An example of the “Normal” lungs and a counterfactual image that **did not flip** the prediction generated for the first experiment.

From the example above, although the output images look realistic, they do not flip the predictions.

Experiment 2

An example of the “Normal” lungs and a counterfactual image that **did flip** the prediction generated for the second experiment.

The second experiment is notably the most successful one, and later we will derive more interesting conclusions on why the predictions actually flip revealing fundamental drawback of our dataset that would bias any classifier trained from it.

Experiment 3

An example of the “viral pneumonia” lungs and a counterfactual image that **did not flip** the prediction generated for the second experiment.

As for the third experiment, the results look promising in terms of unique perturbations. However, due to fairly large weight assigned to the KL loss, an artifacts that look like a “flag” are present in the generated images. Here are a few examples of only generated images in the training set:

Examples of artifacts present in generated images in the training set in the third experiment.

Experiment 4

An example of the “lung opacity” lungs and a counterfactual image that **did flip** the prediction generated for the second experiment.

As for the forth experiment, the problem is inherently the same as in the third one. The perturbations look too “aggressive” and changing the adversarial functions does not solve that. The artifacts produced by the model resemble a grid of connected dots. Here are a few examples of only generated images in the training set:

Examples of artifacts present in generated images in the training set in the forth experiment.

Classifier’s Audit Analysis

In this section, we will go through the counterfactual examples of the second experiment more deeply to analyze what are the actual changes in the input images that impact the classifier’s decision. Below you can inspect the most notable examples of each classification label and their counterfactual examples that do flip the predictions.

An example of the “covid” lungs and a counterfactual image that **did flip** the prediction generated for the second experiment.

An example of the “viral pneumonia” lungs and a counterfactual image that **did flip** the prediction generated for the second experiment.

Interestingly, in all the examples for each class, the most changing areas that are affected by the explanation function are places not within the lungs themselves.
------------------------------------------------------------
**Task list:**
A. List the lung class labels that appear in quotation marks in the passage on counterfactual lung images.
B. According to the passage on counterfactual lung images, what do the artifacts produced in the fourth experiment resemble?
C. Pick up the passage on counterfactual lung images after its final sentence and keep writing.

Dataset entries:
------------------------------------------------------------
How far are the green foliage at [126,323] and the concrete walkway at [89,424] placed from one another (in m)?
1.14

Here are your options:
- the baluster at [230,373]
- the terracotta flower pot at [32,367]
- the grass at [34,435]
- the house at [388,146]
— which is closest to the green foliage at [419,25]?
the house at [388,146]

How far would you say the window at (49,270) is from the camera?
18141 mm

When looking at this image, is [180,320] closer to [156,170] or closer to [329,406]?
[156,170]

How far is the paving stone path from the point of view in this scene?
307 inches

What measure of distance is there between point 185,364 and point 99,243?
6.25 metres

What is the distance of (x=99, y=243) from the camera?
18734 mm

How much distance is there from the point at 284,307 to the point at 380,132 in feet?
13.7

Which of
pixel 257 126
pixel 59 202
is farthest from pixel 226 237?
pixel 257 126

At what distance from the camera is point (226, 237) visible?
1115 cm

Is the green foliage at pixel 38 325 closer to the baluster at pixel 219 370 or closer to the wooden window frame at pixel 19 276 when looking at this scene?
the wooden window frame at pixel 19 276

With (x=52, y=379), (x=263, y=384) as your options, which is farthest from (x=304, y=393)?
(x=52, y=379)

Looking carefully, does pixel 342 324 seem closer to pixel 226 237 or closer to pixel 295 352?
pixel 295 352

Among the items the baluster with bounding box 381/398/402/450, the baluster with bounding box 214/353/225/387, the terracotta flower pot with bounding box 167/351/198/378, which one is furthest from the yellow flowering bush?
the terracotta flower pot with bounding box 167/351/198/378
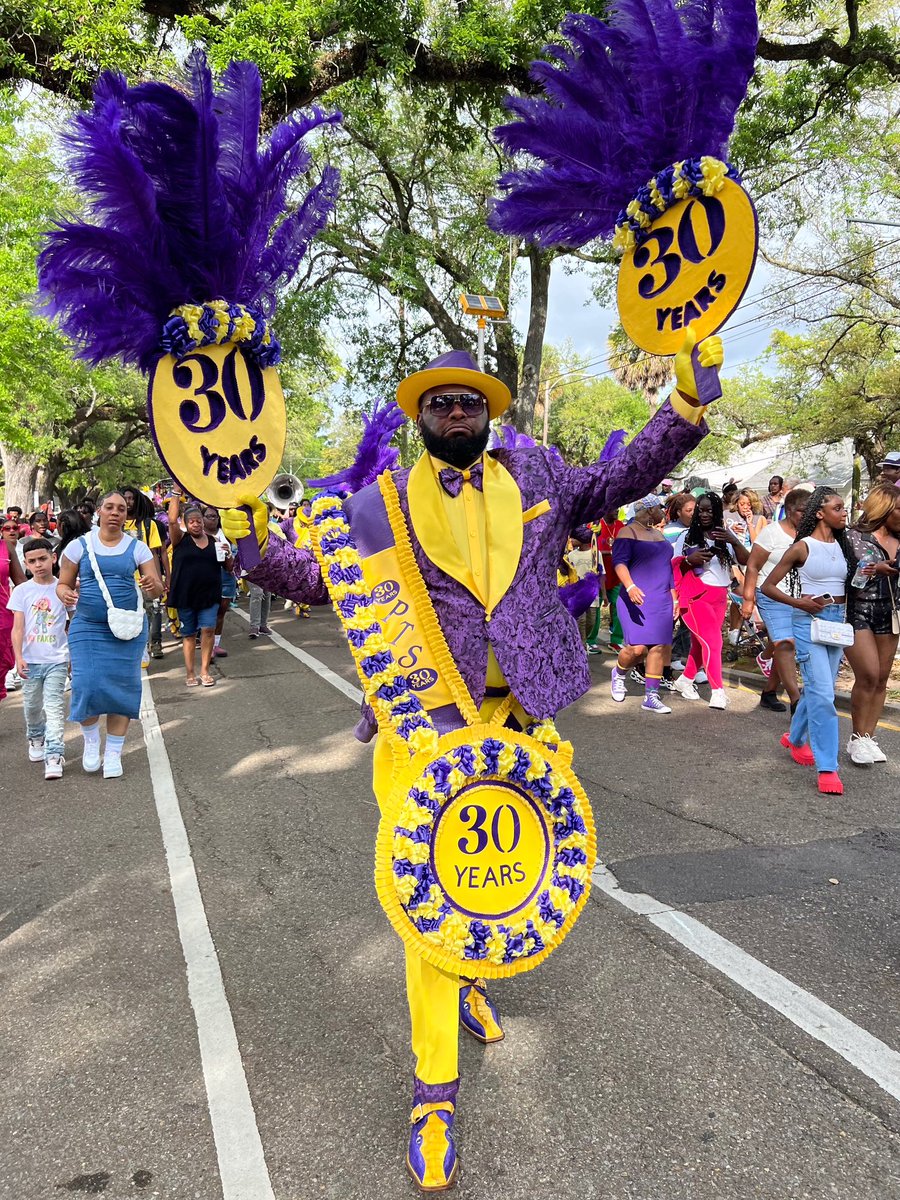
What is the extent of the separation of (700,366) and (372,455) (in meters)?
1.39

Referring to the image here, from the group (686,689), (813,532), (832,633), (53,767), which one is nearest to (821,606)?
(832,633)

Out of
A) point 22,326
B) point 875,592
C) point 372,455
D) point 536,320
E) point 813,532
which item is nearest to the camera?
point 372,455

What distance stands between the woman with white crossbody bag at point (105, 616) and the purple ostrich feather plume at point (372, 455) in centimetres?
282

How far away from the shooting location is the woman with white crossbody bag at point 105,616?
18.2 ft

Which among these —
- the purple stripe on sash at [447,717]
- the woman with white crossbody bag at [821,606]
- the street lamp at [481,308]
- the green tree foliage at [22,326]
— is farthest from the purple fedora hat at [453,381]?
the street lamp at [481,308]

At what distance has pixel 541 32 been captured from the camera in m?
10.2

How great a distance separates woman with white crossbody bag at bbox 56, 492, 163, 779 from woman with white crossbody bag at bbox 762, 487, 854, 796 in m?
4.23

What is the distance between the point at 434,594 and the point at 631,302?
3.80ft

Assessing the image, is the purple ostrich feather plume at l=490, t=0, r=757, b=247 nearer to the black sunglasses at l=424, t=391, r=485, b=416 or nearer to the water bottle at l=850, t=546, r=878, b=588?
the black sunglasses at l=424, t=391, r=485, b=416

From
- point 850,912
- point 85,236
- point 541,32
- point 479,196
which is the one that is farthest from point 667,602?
point 479,196

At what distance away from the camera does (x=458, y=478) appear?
2.43 m

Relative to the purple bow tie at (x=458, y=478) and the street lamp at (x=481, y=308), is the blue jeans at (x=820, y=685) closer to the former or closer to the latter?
the purple bow tie at (x=458, y=478)

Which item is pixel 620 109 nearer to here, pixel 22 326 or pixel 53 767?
pixel 53 767

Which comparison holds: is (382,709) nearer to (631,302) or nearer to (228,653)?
(631,302)
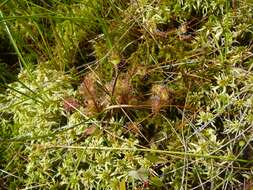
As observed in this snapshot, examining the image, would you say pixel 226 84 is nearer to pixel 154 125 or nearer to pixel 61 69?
pixel 154 125

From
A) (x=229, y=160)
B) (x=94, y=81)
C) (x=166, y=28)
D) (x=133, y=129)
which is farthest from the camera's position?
(x=166, y=28)

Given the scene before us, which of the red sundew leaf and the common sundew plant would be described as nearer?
the common sundew plant

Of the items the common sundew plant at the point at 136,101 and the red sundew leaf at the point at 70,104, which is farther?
the red sundew leaf at the point at 70,104

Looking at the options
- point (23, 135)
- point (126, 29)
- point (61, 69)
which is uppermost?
point (126, 29)

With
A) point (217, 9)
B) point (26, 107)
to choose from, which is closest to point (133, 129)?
point (26, 107)

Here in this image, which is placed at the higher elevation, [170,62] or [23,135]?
[170,62]

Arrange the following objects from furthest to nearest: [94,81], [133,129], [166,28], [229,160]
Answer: [166,28], [94,81], [133,129], [229,160]

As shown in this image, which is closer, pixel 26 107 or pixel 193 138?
pixel 193 138
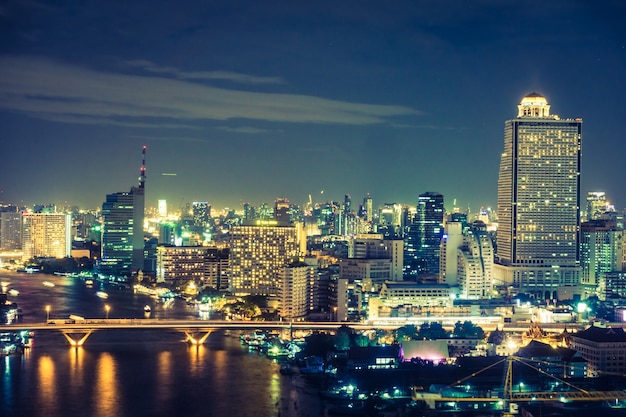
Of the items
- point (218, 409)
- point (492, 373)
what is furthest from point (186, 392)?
point (492, 373)

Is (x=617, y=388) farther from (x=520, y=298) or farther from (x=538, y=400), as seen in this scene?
(x=520, y=298)

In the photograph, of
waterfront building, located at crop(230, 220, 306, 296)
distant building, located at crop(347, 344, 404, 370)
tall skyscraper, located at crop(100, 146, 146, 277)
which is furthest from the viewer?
tall skyscraper, located at crop(100, 146, 146, 277)

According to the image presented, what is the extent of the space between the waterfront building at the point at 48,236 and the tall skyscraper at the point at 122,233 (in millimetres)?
Result: 4770

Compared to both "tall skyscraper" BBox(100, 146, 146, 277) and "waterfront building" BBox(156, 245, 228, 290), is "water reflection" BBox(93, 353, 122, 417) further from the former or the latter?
"tall skyscraper" BBox(100, 146, 146, 277)

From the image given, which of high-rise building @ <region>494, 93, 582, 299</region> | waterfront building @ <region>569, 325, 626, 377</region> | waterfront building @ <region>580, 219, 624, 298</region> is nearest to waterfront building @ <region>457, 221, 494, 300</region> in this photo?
high-rise building @ <region>494, 93, 582, 299</region>

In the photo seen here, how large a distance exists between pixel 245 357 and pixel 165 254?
11524 mm

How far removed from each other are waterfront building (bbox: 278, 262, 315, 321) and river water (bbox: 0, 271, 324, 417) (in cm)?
148

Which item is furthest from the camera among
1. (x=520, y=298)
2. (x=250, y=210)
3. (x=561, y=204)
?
(x=250, y=210)

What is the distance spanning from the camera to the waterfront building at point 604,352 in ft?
36.5

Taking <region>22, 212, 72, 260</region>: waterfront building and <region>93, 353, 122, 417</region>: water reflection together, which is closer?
<region>93, 353, 122, 417</region>: water reflection

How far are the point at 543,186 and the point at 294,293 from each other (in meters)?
6.09

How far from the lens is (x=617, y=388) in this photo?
Answer: 9.83 metres

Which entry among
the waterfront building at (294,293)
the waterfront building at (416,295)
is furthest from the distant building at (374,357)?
the waterfront building at (416,295)

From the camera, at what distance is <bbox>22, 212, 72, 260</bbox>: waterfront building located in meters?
30.9
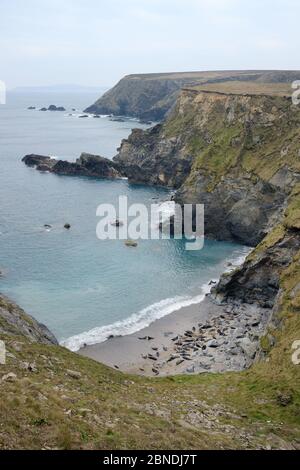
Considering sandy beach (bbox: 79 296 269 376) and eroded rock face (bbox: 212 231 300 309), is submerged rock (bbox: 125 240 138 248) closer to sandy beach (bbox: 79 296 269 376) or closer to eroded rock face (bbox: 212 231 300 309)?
eroded rock face (bbox: 212 231 300 309)

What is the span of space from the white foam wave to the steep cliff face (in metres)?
21.4

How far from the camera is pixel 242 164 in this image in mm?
89938

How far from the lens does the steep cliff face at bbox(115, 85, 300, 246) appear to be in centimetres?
8250

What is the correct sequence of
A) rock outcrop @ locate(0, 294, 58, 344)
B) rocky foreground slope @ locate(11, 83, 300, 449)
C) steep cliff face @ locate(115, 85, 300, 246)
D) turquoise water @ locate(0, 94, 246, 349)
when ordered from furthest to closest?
1. steep cliff face @ locate(115, 85, 300, 246)
2. turquoise water @ locate(0, 94, 246, 349)
3. rock outcrop @ locate(0, 294, 58, 344)
4. rocky foreground slope @ locate(11, 83, 300, 449)

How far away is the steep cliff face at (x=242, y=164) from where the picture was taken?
8250 cm

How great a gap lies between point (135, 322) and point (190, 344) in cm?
769

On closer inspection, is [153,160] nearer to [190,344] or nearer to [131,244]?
[131,244]

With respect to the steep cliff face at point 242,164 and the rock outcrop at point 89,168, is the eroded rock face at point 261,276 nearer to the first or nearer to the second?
the steep cliff face at point 242,164

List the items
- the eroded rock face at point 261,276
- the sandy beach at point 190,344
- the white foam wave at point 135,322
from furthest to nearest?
the eroded rock face at point 261,276, the white foam wave at point 135,322, the sandy beach at point 190,344

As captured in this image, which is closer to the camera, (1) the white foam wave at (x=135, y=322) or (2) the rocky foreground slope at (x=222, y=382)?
(2) the rocky foreground slope at (x=222, y=382)

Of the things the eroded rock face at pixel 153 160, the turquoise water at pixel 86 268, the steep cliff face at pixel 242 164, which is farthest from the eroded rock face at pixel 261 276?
the eroded rock face at pixel 153 160

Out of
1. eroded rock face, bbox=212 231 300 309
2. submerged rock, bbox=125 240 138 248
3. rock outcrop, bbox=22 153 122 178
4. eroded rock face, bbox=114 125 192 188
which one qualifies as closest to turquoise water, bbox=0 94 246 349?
submerged rock, bbox=125 240 138 248

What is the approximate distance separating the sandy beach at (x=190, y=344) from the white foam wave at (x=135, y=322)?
83cm
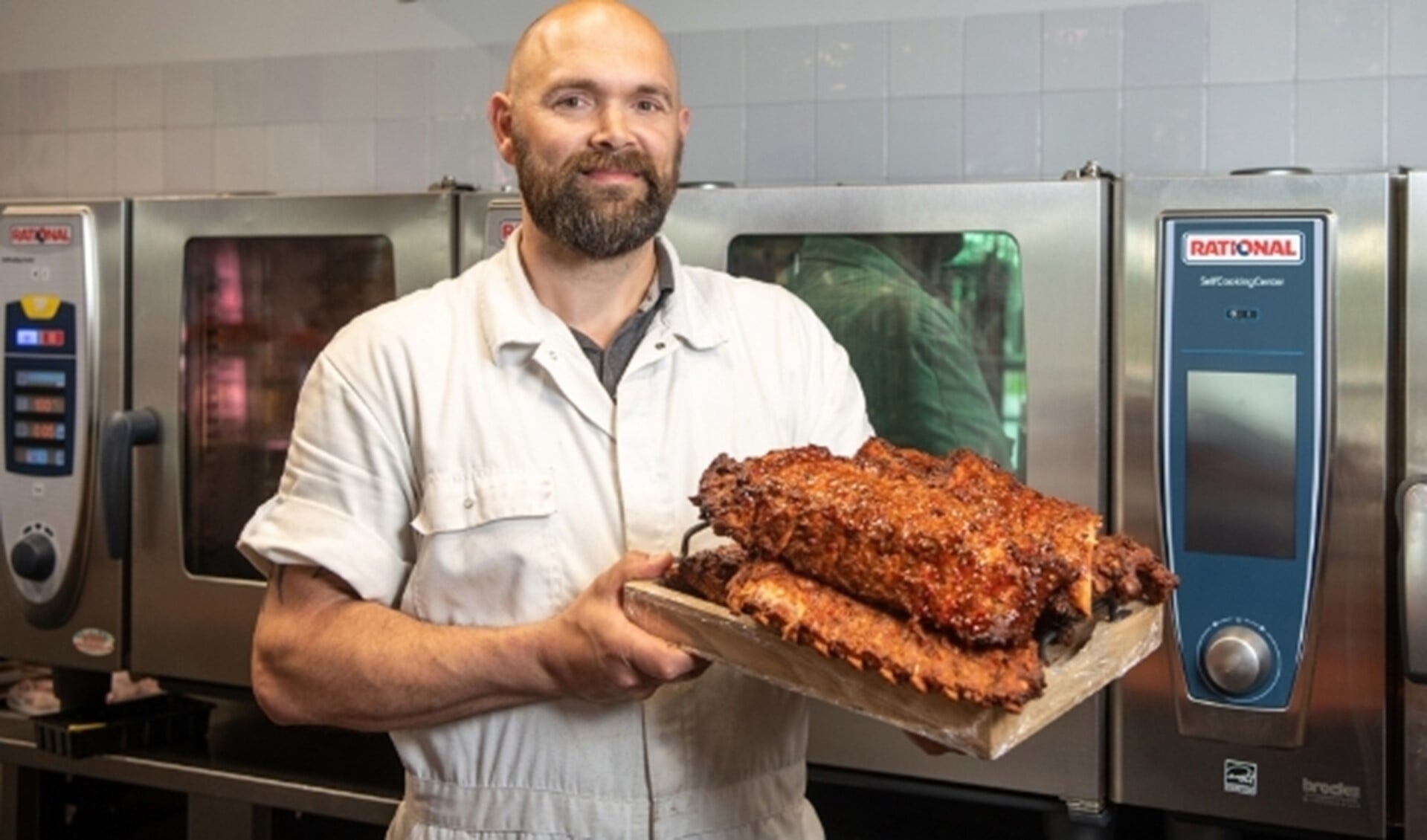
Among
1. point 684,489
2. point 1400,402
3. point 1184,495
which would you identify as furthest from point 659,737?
point 1400,402

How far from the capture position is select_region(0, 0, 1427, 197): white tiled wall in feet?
8.77

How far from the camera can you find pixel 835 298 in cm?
224

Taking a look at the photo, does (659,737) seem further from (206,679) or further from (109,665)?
(109,665)

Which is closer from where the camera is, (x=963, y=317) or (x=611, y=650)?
(x=611, y=650)

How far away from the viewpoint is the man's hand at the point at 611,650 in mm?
1412

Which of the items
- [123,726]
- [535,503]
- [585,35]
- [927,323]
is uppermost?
[585,35]

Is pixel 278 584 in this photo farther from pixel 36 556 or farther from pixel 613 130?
pixel 36 556

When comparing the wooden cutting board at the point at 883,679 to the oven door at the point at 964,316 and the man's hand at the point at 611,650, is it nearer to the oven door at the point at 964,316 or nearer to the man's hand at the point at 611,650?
the man's hand at the point at 611,650

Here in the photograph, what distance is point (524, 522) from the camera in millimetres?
1678

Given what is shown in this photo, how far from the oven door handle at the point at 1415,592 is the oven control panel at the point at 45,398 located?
212cm

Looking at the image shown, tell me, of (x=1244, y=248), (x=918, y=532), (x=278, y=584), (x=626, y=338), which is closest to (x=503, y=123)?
(x=626, y=338)

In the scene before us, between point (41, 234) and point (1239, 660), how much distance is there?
215cm

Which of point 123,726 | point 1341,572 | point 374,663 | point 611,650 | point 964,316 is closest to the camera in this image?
point 611,650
------------------------------------------------------------
**Solved tasks:**
A. Normal, viral pneumonia, lung opacity, covid

B. They resemble a grid of connected dots.

C.
Therefore, the main conclusion out of all this experimentation is that our classifier model trained on 5% of the data is basically biased to different markers that are present in the images (e.g arrows, texts, etc), which we prove with our explanation function (GAN). It means that we have a working baseline that replicates the results of the original paper, and we are able to audit the decisions of the classifier model.

You can find more counterfactual examples for each experiment in here.

Conclusions

In this project, we study the importance of the explainable AI in the context of image classification networks. We fully replicate the results of the paper “Explaining the Black-box Smoothly — A Counterfactual Approach” from scratch and prove the viability of the solution on the public COVID-19 Radiography Database. In our findings, we showcase that image classifiers can be easily biased towards visuals that should not correlate with the target labels to make the final decision. Therefore, this calls for a need to have an explanation function like, for instance, cGAN that helps audit the classifier’s attention to build more confidence how robust it is for different counterfactual examples.
Having implemented this project, we can also conclude that all the 90+%-ish classification results (e.g 1, 2, 3, 4) that are reported by people in the “Code” section of this Kaggle dataset are highly likely to be biased towards the same problem we have shown (redundant markers, arrows, etc). This raises an important note to medical institutions that not all the off-the-shelf models are production-ready and can be used for real-world testing.